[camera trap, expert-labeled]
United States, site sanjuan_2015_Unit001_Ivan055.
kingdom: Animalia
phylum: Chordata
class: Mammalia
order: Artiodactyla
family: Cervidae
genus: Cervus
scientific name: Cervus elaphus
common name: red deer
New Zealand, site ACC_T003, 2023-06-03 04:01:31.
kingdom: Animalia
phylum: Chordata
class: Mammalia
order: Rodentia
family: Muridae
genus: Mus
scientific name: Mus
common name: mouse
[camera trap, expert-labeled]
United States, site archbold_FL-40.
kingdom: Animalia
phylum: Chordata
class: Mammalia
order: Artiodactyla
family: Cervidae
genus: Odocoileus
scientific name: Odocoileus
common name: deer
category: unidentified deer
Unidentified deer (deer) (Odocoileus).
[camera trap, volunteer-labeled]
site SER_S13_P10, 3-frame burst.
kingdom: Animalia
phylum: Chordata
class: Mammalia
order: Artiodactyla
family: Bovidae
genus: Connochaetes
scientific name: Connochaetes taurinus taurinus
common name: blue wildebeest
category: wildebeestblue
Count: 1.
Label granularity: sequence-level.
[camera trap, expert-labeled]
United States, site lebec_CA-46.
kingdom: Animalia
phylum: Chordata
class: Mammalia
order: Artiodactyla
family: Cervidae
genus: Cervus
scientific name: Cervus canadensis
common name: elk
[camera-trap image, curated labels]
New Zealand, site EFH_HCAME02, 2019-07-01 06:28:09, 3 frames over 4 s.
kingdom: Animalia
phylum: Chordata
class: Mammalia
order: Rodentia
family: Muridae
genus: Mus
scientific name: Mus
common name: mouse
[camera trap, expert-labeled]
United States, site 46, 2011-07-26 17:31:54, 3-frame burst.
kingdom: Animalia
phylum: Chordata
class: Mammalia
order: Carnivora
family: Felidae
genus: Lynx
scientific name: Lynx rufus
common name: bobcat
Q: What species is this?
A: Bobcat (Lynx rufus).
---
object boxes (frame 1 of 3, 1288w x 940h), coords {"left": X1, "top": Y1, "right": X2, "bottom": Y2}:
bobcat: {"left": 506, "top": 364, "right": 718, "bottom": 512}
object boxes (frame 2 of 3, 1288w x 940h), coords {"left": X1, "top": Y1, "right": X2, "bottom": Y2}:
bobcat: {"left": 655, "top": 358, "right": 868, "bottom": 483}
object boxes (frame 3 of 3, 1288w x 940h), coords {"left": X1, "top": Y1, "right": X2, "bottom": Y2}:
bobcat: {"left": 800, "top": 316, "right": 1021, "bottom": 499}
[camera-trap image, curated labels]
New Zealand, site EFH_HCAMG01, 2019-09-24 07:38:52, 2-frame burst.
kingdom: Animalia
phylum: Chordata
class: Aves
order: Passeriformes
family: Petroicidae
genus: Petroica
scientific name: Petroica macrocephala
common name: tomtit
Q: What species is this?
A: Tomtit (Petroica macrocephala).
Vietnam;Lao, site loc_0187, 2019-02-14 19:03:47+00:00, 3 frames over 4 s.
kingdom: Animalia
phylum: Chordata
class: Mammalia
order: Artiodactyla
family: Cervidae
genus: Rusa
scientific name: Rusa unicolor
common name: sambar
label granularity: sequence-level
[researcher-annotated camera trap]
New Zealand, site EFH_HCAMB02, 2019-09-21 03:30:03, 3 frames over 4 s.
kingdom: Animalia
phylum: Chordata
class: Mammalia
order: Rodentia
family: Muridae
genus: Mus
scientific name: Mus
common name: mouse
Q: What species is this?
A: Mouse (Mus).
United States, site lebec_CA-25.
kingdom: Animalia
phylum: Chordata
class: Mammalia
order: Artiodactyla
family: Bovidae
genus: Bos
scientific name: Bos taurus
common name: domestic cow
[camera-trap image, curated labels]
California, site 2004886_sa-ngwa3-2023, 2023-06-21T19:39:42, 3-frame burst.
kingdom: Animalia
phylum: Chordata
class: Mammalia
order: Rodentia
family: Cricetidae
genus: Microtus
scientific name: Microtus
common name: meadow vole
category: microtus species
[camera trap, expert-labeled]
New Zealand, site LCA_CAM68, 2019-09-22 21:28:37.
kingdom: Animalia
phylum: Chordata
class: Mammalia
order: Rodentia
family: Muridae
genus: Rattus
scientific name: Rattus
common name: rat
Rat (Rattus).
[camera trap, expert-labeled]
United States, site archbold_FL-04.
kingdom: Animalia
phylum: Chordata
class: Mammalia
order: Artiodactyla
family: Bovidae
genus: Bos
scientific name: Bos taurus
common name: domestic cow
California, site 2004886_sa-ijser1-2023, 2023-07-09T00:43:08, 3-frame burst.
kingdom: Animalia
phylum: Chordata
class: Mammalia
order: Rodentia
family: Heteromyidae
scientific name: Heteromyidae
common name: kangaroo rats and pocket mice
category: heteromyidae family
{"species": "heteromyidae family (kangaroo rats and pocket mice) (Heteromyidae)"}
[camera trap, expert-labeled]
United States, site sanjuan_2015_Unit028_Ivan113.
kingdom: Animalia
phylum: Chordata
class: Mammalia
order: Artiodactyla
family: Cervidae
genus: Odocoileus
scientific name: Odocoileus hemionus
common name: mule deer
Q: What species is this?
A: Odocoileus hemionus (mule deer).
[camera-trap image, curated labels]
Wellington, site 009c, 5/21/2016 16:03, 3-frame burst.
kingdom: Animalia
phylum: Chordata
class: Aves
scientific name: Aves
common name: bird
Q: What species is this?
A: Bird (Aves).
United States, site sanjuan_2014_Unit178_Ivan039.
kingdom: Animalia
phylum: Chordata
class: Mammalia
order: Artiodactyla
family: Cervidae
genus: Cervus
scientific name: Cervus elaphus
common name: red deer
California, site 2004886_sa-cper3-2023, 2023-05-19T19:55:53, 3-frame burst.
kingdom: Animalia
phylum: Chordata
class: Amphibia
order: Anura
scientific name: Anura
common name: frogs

--------

TASK DESCRIPTION: Please restate the material above, word for word and in full.

SOLUTION BELOW:
[camera trap, expert-labeled]
United States, site sanjuan_2015_Unit001_Ivan055.
kingdom: Animalia
phylum: Chordata
class: Mammalia
order: Artiodactyla
family: Cervidae
genus: Cervus
scientific name: Cervus elaphus
common name: red deer
New Zealand, site ACC_T003, 2023-06-03 04:01:31.
kingdom: Animalia
phylum: Chordata
class: Mammalia
order: Rodentia
family: Muridae
genus: Mus
scientific name: Mus
common name: mouse
[camera trap, expert-labeled]
United States, site archbold_FL-40.
kingdom: Animalia
phylum: Chordata
class: Mammalia
order: Artiodactyla
family: Cervidae
genus: Odocoileus
scientific name: Odocoileus
common name: deer
category: unidentified deer
Unidentified deer (deer) (Odocoileus).
[camera trap, volunteer-labeled]
site SER_S13_P10, 3-frame burst.
kingdom: Animalia
phylum: Chordata
class: Mammalia
order: Artiodactyla
family: Bovidae
genus: Connochaetes
scientific name: Connochaetes taurinus taurinus
common name: blue wildebeest
category: wildebeestblue
Count: 1.
Label granularity: sequence-level.
[camera trap, expert-labeled]
United States, site lebec_CA-46.
kingdom: Animalia
phylum: Chordata
class: Mammalia
order: Artiodactyla
family: Cervidae
genus: Cervus
scientific name: Cervus canadensis
common name: elk
[camera-trap image, curated labels]
New Zealand, site EFH_HCAME02, 2019-07-01 06:28:09, 3 frames over 4 s.
kingdom: Animalia
phylum: Chordata
class: Mammalia
order: Rodentia
family: Muridae
genus: Mus
scientific name: Mus
common name: mouse
[camera trap, expert-labeled]
United States, site 46, 2011-07-26 17:31:54, 3-frame burst.
kingdom: Animalia
phylum: Chordata
class: Mammalia
order: Carnivora
family: Felidae
genus: Lynx
scientific name: Lynx rufus
common name: bobcat
Q: What species is this?
A: Bobcat (Lynx rufus).
---
object boxes (frame 1 of 3, 1288w x 940h), coords {"left": X1, "top": Y1, "right": X2, "bottom": Y2}:
bobcat: {"left": 506, "top": 364, "right": 718, "bottom": 512}
object boxes (frame 2 of 3, 1288w x 940h), coords {"left": X1, "top": Y1, "right": X2, "bottom": Y2}:
bobcat: {"left": 655, "top": 358, "right": 868, "bottom": 483}
object boxes (frame 3 of 3, 1288w x 940h), coords {"left": X1, "top": Y1, "right": X2, "bottom": Y2}:
bobcat: {"left": 800, "top": 316, "right": 1021, "bottom": 499}
[camera-trap image, curated labels]
New Zealand, site EFH_HCAMG01, 2019-09-24 07:38:52, 2-frame burst.
kingdom: Animalia
phylum: Chordata
class: Aves
order: Passeriformes
family: Petroicidae
genus: Petroica
scientific name: Petroica macrocephala
common name: tomtit
Q: What species is this?
A: Tomtit (Petroica macrocephala).
Vietnam;Lao, site loc_0187, 2019-02-14 19:03:47+00:00, 3 frames over 4 s.
kingdom: Animalia
phylum: Chordata
class: Mammalia
order: Artiodactyla
family: Cervidae
genus: Rusa
scientific name: Rusa unicolor
common name: sambar
label granularity: sequence-level
[researcher-annotated camera trap]
New Zealand, site EFH_HCAMB02, 2019-09-21 03:30:03, 3 frames over 4 s.
kingdom: Animalia
phylum: Chordata
class: Mammalia
order: Rodentia
family: Muridae
genus: Mus
scientific name: Mus
common name: mouse
Q: What species is this?
A: Mouse (Mus).
United States, site lebec_CA-25.
kingdom: Animalia
phylum: Chordata
class: Mammalia
order: Artiodactyla
family: Bovidae
genus: Bos
scientific name: Bos taurus
common name: domestic cow
[camera-trap image, curated labels]
California, site 2004886_sa-ngwa3-2023, 2023-06-21T19:39:42, 3-frame burst.
kingdom: Animalia
phylum: Chordata
class: Mammalia
order: Rodentia
family: Cricetidae
genus: Microtus
scientific name: Microtus
common name: meadow vole
category: microtus species
[camera trap, expert-labeled]
New Zealand, site LCA_CAM68, 2019-09-22 21:28:37.
kingdom: Animalia
phylum: Chordata
class: Mammalia
order: Rodentia
family: Muridae
genus: Rattus
scientific name: Rattus
common name: rat
Rat (Rattus).
[camera trap, expert-labeled]
United States, site archbold_FL-04.
kingdom: Animalia
phylum: Chordata
class: Mammalia
order: Artiodactyla
family: Bovidae
genus: Bos
scientific name: Bos taurus
common name: domestic cow
California, site 2004886_sa-ijser1-2023, 2023-07-09T00:43:08, 3-frame burst.
kingdom: Animalia
phylum: Chordata
class: Mammalia
order: Rodentia
family: Heteromyidae
scientific name: Heteromyidae
common name: kangaroo rats and pocket mice
category: heteromyidae family
{"species": "heteromyidae family (kangaroo rats and pocket mice) (Heteromyidae)"}
[camera trap, expert-labeled]
United States, site sanjuan_2015_Unit028_Ivan113.
kingdom: Animalia
phylum: Chordata
class: Mammalia
order: Artiodactyla
family: Cervidae
genus: Odocoileus
scientific name: Odocoileus hemionus
common name: mule deer
Q: What species is this?
A: Odocoileus hemionus (mule deer).
[camera-trap image, curated labels]
Wellington, site 009c, 5/21/2016 16:03, 3-frame burst.
kingdom: Animalia
phylum: Chordata
class: Aves
scientific name: Aves
common name: bird
Q: What species is this?
A: Bird (Aves).
United States, site sanjuan_2014_Unit178_Ivan039.
kingdom: Animalia
phylum: Chordata
class: Mammalia
order: Artiodactyla
family: Cervidae
genus: Cervus
scientific name: Cervus elaphus
common name: red deer
California, site 2004886_sa-cper3-2023, 2023-05-19T19:55:53, 3-frame burst.
kingdom: Animalia
phylum: Chordata
class: Amphibia
order: Anura
scientific name: Anura
common name: frogs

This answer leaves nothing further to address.